Extract provided START
Massive mayhem is ahead in France, as unions and protesters call for a “Black Thursday” countrywide strike over the government’s pension plans this week.
The day of protest will be the first significant challenge that will establish the extent of the public’s will to pressure French President Emmanuel Macron to back down on plans to increase the official retirement age. To this end, French union leaders have urged for “massive mobilization.”
Three-quarters of teachers are anticipated to join the strike, disrupting schools, transportation, and healthcare services. Most trains will not operate, the Paris metro services will be significantly impacted, and flights are expected to be canceled. Truck drivers, couriers, petroleum refinery workers, and delivery businesses have all announced they will be joining the strikes.
For the first time in 12 years, unions have overcome their often adversarial relationships and found a common cause as union leaders declared that Thursday will be the “first day of mobilization” demanding the “unfair and unnecessary” pension plans be dropped.
1 in 2 French people want ‘new protest movement’: Survey
As the specifics of the French government’s contentious new pension reform proposal emerge, a poll indicated that 52% of those polled want to see France face a “social explosion” in the coming months, with the formation of a “Yellow Vests-type movement.”
This is the finding of a study conducted by the French polling institute Ifop, which also discovered that 79% of respondents believe that the scenario of an impending “social explosion,” including a new protest movement, is plausible.
It is worth noting that the results are considered the second-highest figures ever recorded by the polling institute since it was created in 1998.
Only in November 2020 did the figure rise above 85%. It was due to the government’s harsh coronavirus restrictions, including a second lockdown, at the time.
48% of French people are “outraged” over the country’s economic and social situation, as per the latest survey.
Only 32% stated they are “resigned” to the situation, while only 18% are “confident.”
In a similar context, Philippe Martinez, head of the General Confederation of Labour (CGT), France’s leading trade union, has lately warned that France will see a wave of mass strikes in early 2023 if the government does not roll back its pension reform.
Extract provided END
Provided records START
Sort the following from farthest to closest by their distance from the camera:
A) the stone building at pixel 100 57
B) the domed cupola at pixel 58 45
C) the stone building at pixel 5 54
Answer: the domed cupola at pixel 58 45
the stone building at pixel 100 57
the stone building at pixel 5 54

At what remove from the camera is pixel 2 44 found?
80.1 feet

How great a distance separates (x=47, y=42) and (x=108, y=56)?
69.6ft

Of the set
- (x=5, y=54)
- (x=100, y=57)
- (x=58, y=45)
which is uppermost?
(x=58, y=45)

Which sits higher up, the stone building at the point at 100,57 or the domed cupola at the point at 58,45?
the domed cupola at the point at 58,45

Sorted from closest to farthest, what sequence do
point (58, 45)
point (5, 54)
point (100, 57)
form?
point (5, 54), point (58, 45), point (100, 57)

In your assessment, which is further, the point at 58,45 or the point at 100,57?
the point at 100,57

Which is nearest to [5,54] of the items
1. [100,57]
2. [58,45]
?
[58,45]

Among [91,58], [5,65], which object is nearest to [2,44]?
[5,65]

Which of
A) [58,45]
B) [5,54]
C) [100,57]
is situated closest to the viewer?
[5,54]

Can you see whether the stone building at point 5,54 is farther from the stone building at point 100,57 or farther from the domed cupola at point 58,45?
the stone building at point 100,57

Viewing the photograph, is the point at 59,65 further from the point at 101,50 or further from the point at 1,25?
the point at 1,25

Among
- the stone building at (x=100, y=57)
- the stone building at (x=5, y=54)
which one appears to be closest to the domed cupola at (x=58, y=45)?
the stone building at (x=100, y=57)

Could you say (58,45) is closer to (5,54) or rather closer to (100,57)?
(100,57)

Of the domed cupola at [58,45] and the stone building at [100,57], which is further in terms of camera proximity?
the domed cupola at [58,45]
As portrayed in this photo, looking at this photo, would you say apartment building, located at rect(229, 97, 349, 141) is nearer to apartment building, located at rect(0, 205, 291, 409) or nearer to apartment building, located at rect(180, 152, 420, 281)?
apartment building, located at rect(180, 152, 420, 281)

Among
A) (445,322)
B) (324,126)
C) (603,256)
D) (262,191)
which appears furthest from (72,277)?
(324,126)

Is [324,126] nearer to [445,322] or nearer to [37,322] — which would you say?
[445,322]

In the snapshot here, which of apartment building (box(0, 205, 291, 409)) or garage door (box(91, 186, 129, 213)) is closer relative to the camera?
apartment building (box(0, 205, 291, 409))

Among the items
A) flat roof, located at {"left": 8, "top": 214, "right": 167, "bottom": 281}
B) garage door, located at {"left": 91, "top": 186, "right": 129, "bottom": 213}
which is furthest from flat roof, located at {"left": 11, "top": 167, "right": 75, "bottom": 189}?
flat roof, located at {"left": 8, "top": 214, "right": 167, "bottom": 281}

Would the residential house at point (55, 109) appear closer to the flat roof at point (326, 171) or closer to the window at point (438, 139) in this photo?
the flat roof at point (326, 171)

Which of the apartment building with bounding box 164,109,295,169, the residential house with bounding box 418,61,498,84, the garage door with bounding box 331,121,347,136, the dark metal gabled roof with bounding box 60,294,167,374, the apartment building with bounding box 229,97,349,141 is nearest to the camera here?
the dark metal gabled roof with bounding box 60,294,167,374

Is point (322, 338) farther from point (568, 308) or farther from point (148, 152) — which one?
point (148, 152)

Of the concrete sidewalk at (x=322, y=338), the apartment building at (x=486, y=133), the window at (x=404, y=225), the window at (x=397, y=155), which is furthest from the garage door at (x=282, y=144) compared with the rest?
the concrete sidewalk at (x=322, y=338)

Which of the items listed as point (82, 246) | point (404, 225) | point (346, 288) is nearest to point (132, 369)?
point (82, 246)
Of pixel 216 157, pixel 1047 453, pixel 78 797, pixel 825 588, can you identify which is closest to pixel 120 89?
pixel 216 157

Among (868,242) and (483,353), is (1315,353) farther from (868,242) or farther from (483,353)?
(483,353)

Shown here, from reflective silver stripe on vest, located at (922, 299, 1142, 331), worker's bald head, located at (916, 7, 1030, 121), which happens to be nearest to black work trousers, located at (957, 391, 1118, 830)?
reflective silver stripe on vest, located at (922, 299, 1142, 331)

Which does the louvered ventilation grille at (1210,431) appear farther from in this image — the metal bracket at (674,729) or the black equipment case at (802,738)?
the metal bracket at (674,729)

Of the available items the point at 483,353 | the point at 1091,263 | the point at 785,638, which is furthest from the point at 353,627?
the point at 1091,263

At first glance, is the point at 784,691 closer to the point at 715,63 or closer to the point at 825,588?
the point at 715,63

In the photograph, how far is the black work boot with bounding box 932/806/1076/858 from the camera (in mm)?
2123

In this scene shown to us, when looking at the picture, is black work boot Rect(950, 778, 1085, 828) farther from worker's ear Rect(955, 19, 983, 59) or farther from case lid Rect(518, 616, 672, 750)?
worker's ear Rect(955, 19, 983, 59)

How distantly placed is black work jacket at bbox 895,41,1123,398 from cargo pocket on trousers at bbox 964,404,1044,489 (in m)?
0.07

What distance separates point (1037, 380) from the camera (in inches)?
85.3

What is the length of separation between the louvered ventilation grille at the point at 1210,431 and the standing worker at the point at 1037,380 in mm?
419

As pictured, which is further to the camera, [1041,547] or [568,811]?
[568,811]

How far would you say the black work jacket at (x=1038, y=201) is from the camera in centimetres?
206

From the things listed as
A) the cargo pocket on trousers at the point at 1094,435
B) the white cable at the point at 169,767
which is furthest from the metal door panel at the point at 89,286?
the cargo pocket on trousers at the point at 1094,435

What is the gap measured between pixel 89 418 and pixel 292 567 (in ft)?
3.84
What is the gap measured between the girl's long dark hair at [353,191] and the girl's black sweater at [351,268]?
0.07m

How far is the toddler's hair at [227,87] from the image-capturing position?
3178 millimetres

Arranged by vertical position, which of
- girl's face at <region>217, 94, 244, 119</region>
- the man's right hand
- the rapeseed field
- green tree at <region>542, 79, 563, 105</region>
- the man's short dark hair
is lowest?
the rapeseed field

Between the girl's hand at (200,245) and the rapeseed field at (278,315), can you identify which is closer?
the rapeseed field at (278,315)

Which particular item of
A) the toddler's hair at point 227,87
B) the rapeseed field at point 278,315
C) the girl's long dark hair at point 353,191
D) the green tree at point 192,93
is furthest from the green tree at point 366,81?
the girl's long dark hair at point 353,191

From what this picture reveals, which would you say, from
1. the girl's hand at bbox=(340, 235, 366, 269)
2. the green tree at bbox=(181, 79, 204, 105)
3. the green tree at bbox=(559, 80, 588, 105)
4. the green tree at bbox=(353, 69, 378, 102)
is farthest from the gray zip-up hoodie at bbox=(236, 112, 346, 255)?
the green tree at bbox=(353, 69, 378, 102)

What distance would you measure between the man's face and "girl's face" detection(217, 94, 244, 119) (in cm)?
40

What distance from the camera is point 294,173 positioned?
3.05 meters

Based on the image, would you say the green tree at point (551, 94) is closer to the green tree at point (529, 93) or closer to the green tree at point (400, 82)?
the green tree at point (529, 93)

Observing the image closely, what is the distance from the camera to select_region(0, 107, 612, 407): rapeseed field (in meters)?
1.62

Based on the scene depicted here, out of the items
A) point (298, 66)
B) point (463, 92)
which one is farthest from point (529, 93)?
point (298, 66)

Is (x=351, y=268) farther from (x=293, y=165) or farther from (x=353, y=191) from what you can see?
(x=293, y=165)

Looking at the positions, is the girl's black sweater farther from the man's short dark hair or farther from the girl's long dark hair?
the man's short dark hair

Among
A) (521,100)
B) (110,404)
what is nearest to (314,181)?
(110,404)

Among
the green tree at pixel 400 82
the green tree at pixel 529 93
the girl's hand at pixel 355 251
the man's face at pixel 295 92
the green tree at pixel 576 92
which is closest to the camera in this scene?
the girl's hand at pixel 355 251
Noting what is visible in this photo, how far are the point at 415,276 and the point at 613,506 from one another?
Provided records END
• Task set:
**A.** In the article on the French pension strike, rewrite the paragraph beginning "Three-quarters of teachers" as a bulleted list that keeps its main facts.
**B.** Type out the portion of the pension strike article starting with "1 in 2 French" and going on through "movement, is plausible.".
The data above is separate from the pension strike article and unrelated to it.

• Answers to the exercises:
**A.**
- About three-quarters of teachers are expected to join the strike.
- Schools, transportation, and healthcare services will be disrupted.
- Most trains will not run.
- Paris metro services will be significantly affected.
- Flights are expected to be canceled.
- Truck drivers, couriers, petroleum refinery workers, and delivery businesses have announced they will join.

**B.**
1 in 2 French people want ‘new protest movement’: Survey
As the specifics of the French government’s contentious new pension reform proposal emerge, a poll indicated that 52% of those polled want to see France face a “social explosion” in the coming months, with the formation of a “Yellow Vests-type movement.”
This is the finding of a study conducted by the French polling institute Ifop, which also discovered that 79% of respondents believe that the scenario of an impending “social explosion,” including a new protest movement, is plausible.